Data that we need is defined by [`building=residential`](https://wiki.openstreetmap.org/wiki/Tag:building%3Dresidential) tag in OSM.
We will be using `osmnx` library directly to keep all the additional tags (we want to use `building:flats` information).

In [None]:
import osmnx as ox

residential_buildings = ox.features_from_place(query='Praha, CZ', tags={"building": "residential"})
residential_buildings.head()

Parse numer of flats per building to a number (OSM tags values are strings).

In [None]:
def map_flats(flats_value: str) -> int:
    try:
        flats = int(flats_value)
    except:
        flats = 1

    return flats

residential_buildings['flats'] = residential_buildings['building:flats'].apply(map_flats)
residential_buildings = residential_buildings.reset_index()[['osmid', 'geometry', 'flats']]
residential_buildings.geometry = residential_buildings.geometry.apply(lambda geometry: geometry.centroid)

residential_buildings.head()

## Population interpolation

Using cadastral information and exact buildings positions, we will interpolate the population over each building using flats number as a weight.

In [None]:
from tqdm import tqdm

# bsu - basic settlement unit
for bsu in tqdm(cadastral_data.to_dict(orient='records')):
    matching_buildings = residential_buildings[residential_buildings.intersects(bsu['geometry'])]
    total_flats = matching_buildings['flats'].sum()
    for building_index, building_row in matching_buildings.iterrows():
        residential_buildings.loc[building_index, 'population'] = bsu['population'] * (building_row['flats'] / total_flats)
        
residential_buildings.head()

Plotting buildings with population

In [None]:
import matplotlib.pyplot as plt

fig, (ax1, ax2) = plt.subplots(1, 2, figsize=(20,8), dpi=300)
residential_buildings.plot('population', markersize=2, cmap='Spectral', alpha=0.1, ax=ax1)
residential_buildings.cx[14.42:14.47, 50.06:50.085].plot('population', cmap='Spectral', markersize=4, ax=ax2)
_ = ax1.axis('off'), ax2.axis('off'), fig.show()

## Loading data about fast food restaurants

Those features are defined in OSM with [`amenity=fast_food`](https://wiki.openstreetmap.org/wiki/Tag:amenity%3Dfast_food) tag.

In [None]:
pois  = ox.features_from_place(query='Praha, CZ', tags={"amenity": "fast_food"})
pois.head()

From those, we will filter out `KFC` and `McDonald's` to simplify the analysis.

In [None]:
brands = ["KFC", "McDonald's"]

Cafes

In [None]:
# brands = ["Starbucks", "Costa"]
# pois  = ox.features_from_place(query='Praha, CZ', tags={"amenity":"cafe"})
# pois.head()

Shops

In [None]:
# brands = ["Albert", "Billa", "Lidl", "PENNY", "Kaufland", "Tesco"]
# pois  = ox.features_from_place(query='Praha, CZ', tags={"shop":"supermarket"})
# pois.head()

In [None]:
pois = pois.reset_index()[['osmid', 'geometry', 'brand']]
pois = pois[pois.brand.isin(brands)]
pois.geometry = pois.geometry.apply(lambda geometry: geometry.centroid)
pois.set_index('osmid', inplace=True)
pois.head()

In [None]:
pois.brand.value_counts()

## Segmenting the area

Using `VoronoiRegionalizer` from `srai` library, we can divide the geospatial space into regions using Voronoi diagram.

Here we will be using restaurants as seeds to segment the Prague.

In [None]:
from srai.regionalizers import VoronoiRegionalizer

voronoi_regions = VoronoiRegionalizer(seeds=pois).transform(gdf=prague_area)
voronoi_regions.head()

Now we can join buildings with population into those generated regions.
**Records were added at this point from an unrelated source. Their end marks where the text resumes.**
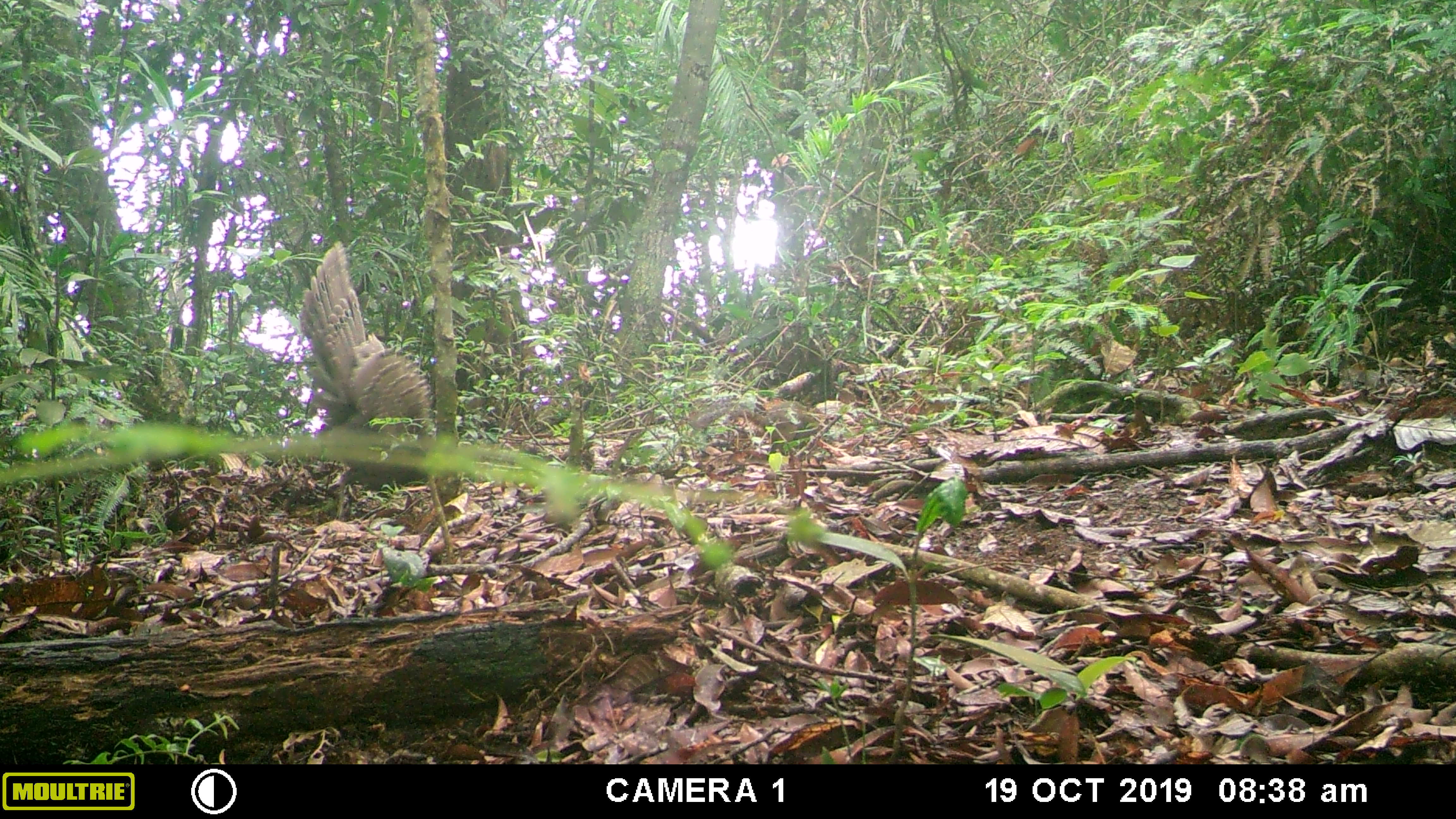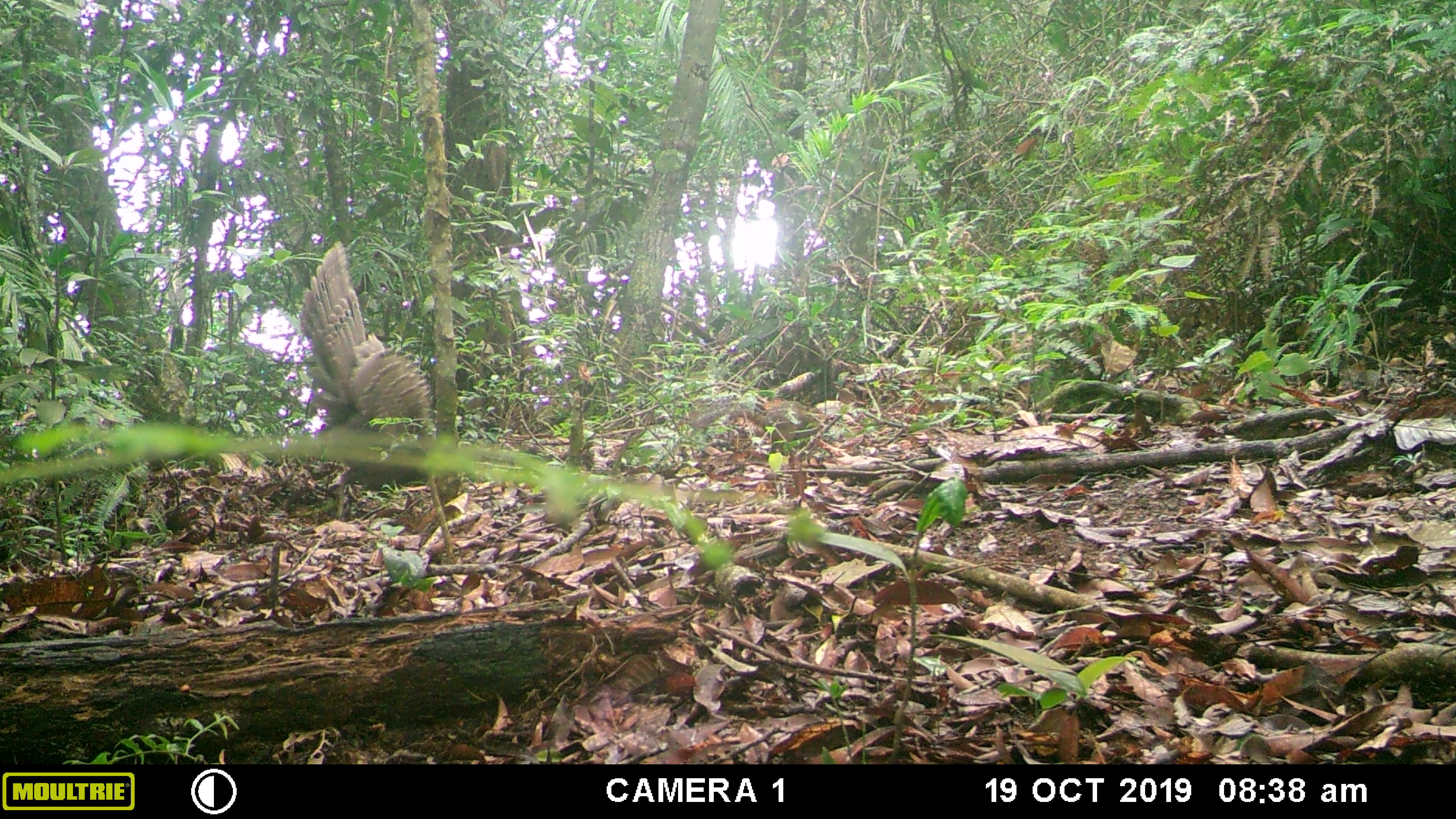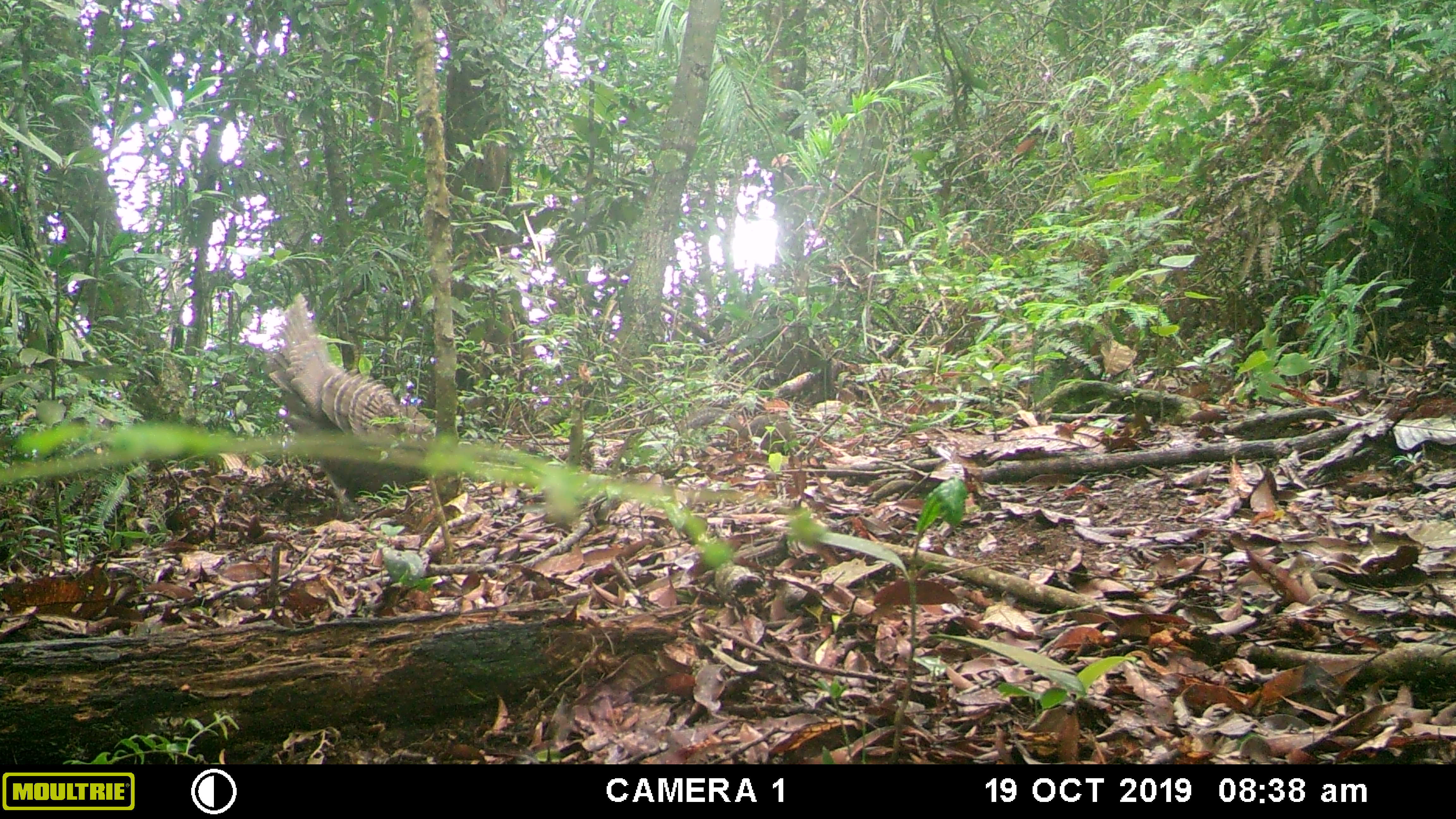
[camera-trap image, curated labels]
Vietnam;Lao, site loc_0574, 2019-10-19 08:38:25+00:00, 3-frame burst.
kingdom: Animalia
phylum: Chordata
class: Aves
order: Galliformes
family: Phasianidae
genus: Polyplectron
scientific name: Polyplectron bicalcaratum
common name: gray peacock-pheasant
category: grey peacock pheasant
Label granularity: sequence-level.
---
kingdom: Animalia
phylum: Chordata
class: Mammalia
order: Rodentia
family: Sciuridae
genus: Dremomys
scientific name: Dremomys rufigenis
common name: red-cheeked squirrel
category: red cheeked squirrel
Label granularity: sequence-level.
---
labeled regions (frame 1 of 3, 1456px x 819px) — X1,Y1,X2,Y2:
grey peacock pheasant: 297,239,434,520; 688,396,820,453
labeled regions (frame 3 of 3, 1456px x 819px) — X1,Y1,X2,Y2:
grey peacock pheasant: 266,291,436,517; 685,407,797,454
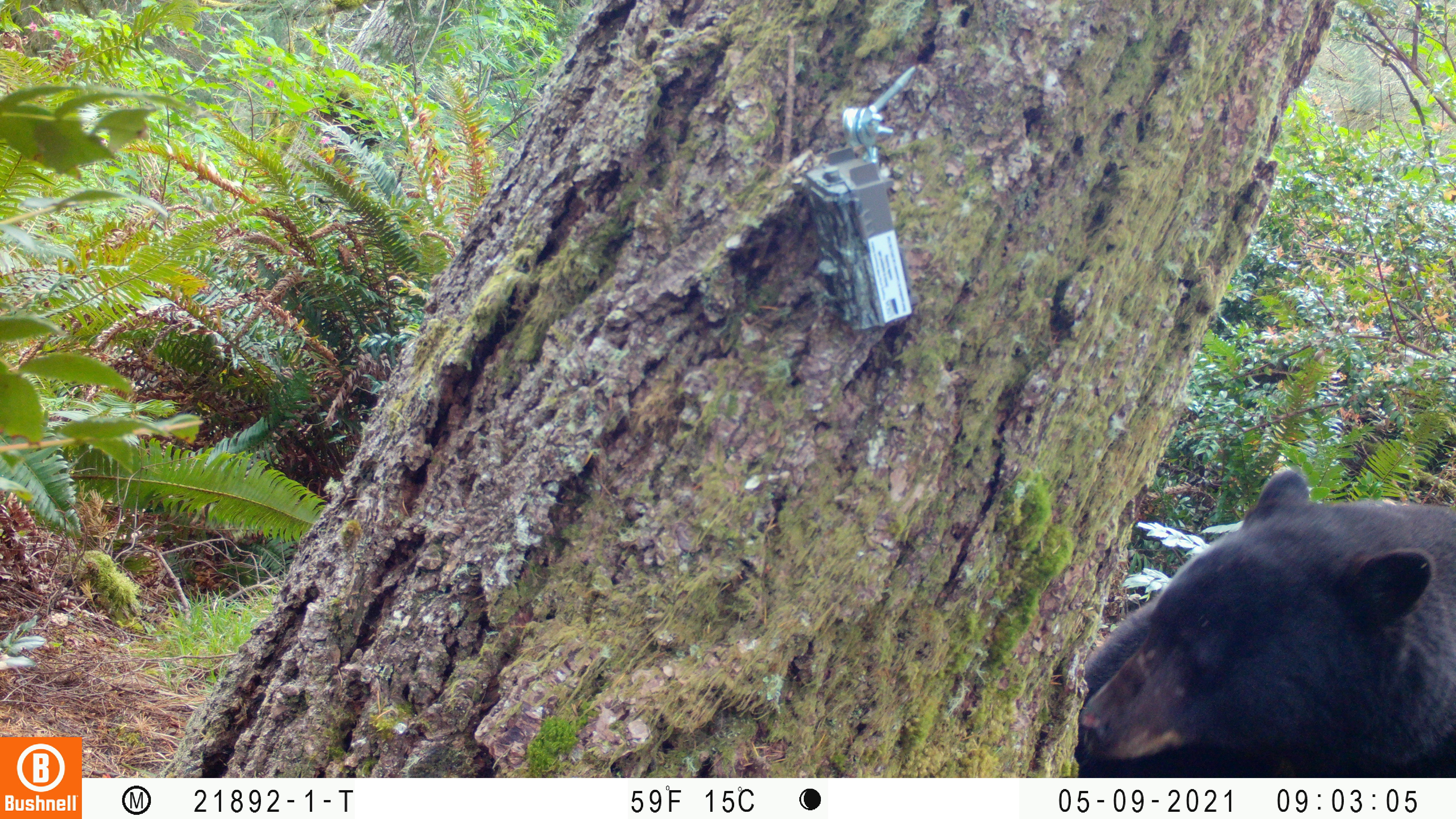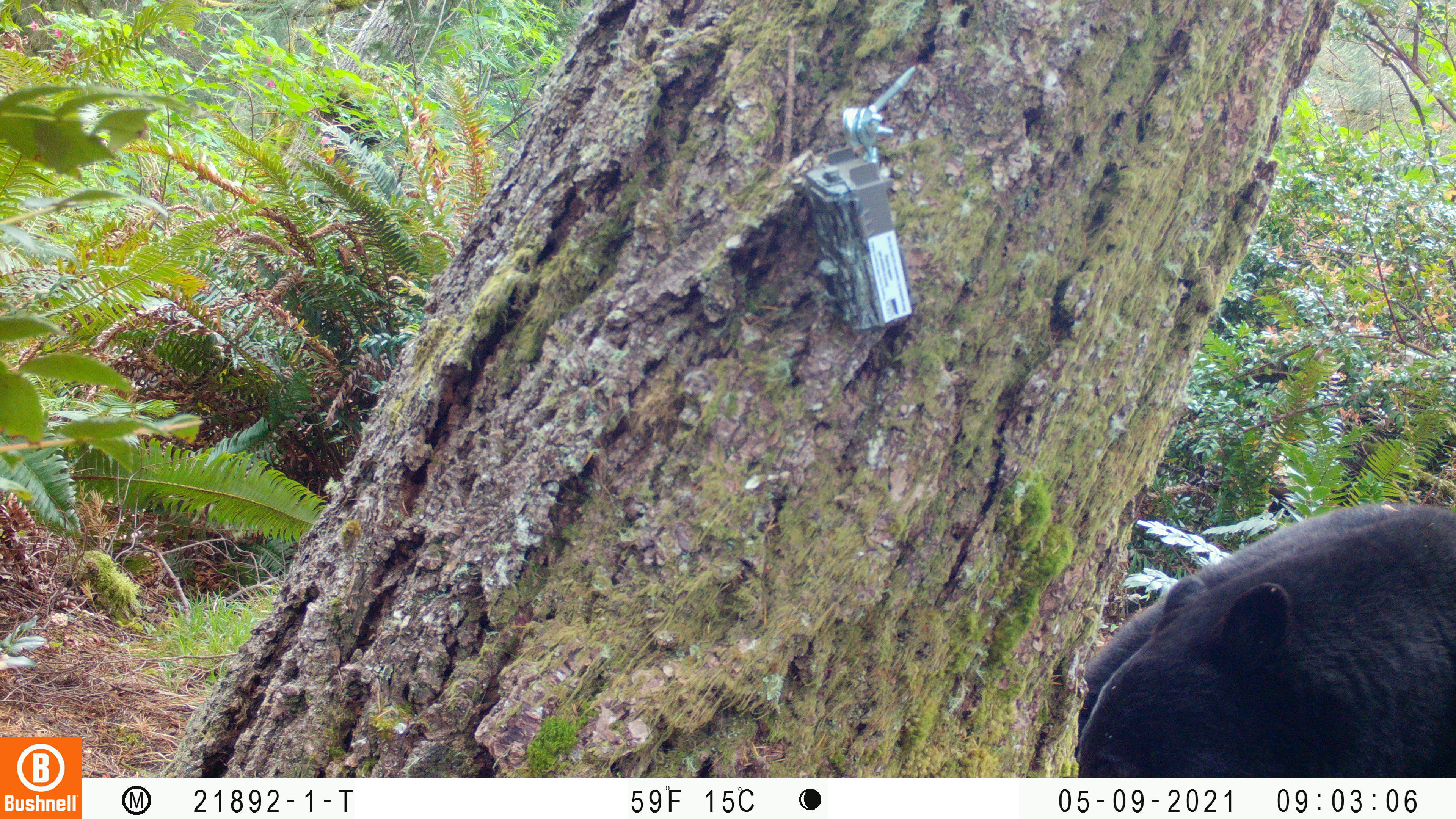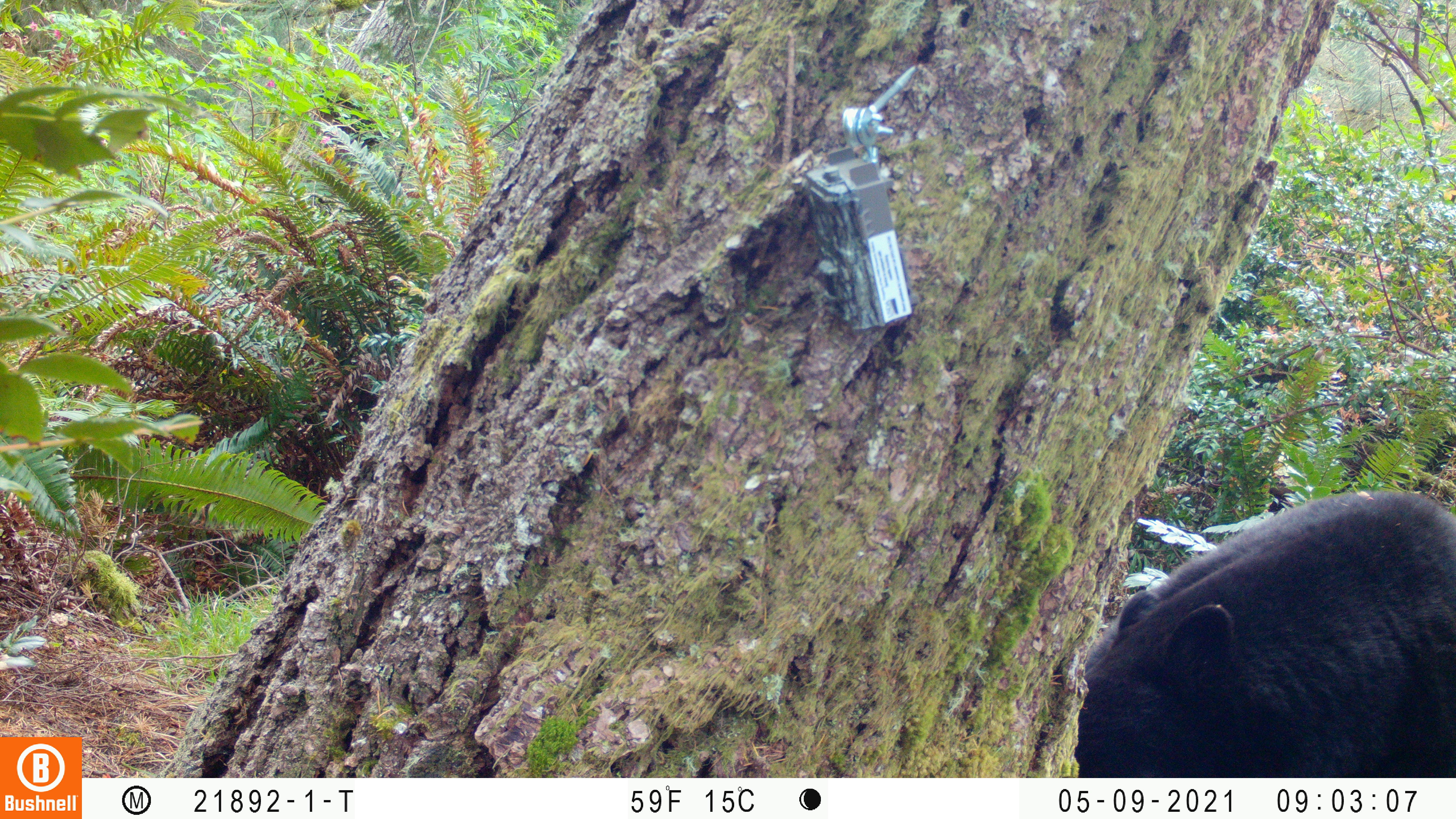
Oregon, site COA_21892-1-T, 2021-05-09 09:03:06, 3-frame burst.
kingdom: Animalia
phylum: Chordata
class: Mammalia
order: Carnivora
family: Ursidae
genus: Ursus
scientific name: Ursus americanus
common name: american black bear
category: black bear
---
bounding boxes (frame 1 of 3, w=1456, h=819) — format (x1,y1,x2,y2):
black bear: (1044,449,1453,777)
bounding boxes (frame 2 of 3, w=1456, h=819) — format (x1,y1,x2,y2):
black bear: (1023,466,1455,777)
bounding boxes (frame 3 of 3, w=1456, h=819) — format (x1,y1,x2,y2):
black bear: (1034,459,1455,776)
This way, we can assign the closest restaurant to each building.

In [None]:
population_in_regions = voronoi_regions.sjoin(residential_buildings).groupby('region_id')['population'].sum()
regions_with_population = voronoi_regions.join(pois[['brand']]).join(population_in_regions).fillna(0)
regions_with_population.head()

Using simple grouping operation, we can see what is the Prague's market share between those two brands.

In [None]:
brand_closest_population = regions_with_population.groupby('brand').agg({'population': 'sum', 'geometry': 'count'}).reset_index()
brand_closest_population.rename(columns={"geometry": "locations"}, inplace=True)
brand_closest_population['percentage'] = 100 * brand_closest_population['population'] / brand_closest_population['population'].sum()
brand_closest_population

## Map plotting

To analyse this market further, we will plot the regions in two distinc gradients based on brand's color.

In [None]:
brand_color_mapping = { "KFC": ("#fa9ea0", "#a3080c"), "McDonald's": ("#ffeec0", "#ffc72c") }

In [None]:
# brand_color_mapping = {
#     "KFC": ("#fa9ea0", "#a3080c"),
#     "McDonald's": ("#ffeec0", "#ffc72c"),

#     "Starbucks": ("#88ffd6", "#00704A"),
#     "Costa": ("#fe638a", "#74011e"),

#     "Albert": ("#66c2a5", "#1b9e77"),
#     "Billa": ("#fc8d62", "#d95f02"),
#     "Kaufland": ("#8da0cb", "#7570b3"),
#     "Lidl": ("#e78ac3", "#e7298a"),
#     "PENNY": ("#a6d854", "#66a61e"),
#     "Tesco": ("#ffd92f", "#e6ab02"),
# }

In [None]:
from srai.plotting.folium_wrapper import _generate_linear_colormap

prague_map = None

for brand, colors in brand_color_mapping.items():
    regions_subset = regions_with_population[regions_with_population["brand"] == brand]
    if not len(regions_subset):
        continue
    colormap = _generate_linear_colormap(colors, min_value=0, max_value=regions_subset["population"].max())
    colormap.caption = brand
    prague_map = regions_subset.explore(
        m=prague_map, column="population", cmap=colormap,
        tiles="CartoDB positron", style_kwds=dict(opacity=0.25, color=colors[1]),
    )

In [None]:
prague_map = pois.explore(
    m=prague_map, marker_kwds=dict(radius=3),
    style_kwds=dict(color="#444", opacity=1, fillColor="#f2f2f2", fillOpacity=1)
)

In [None]:
prague_map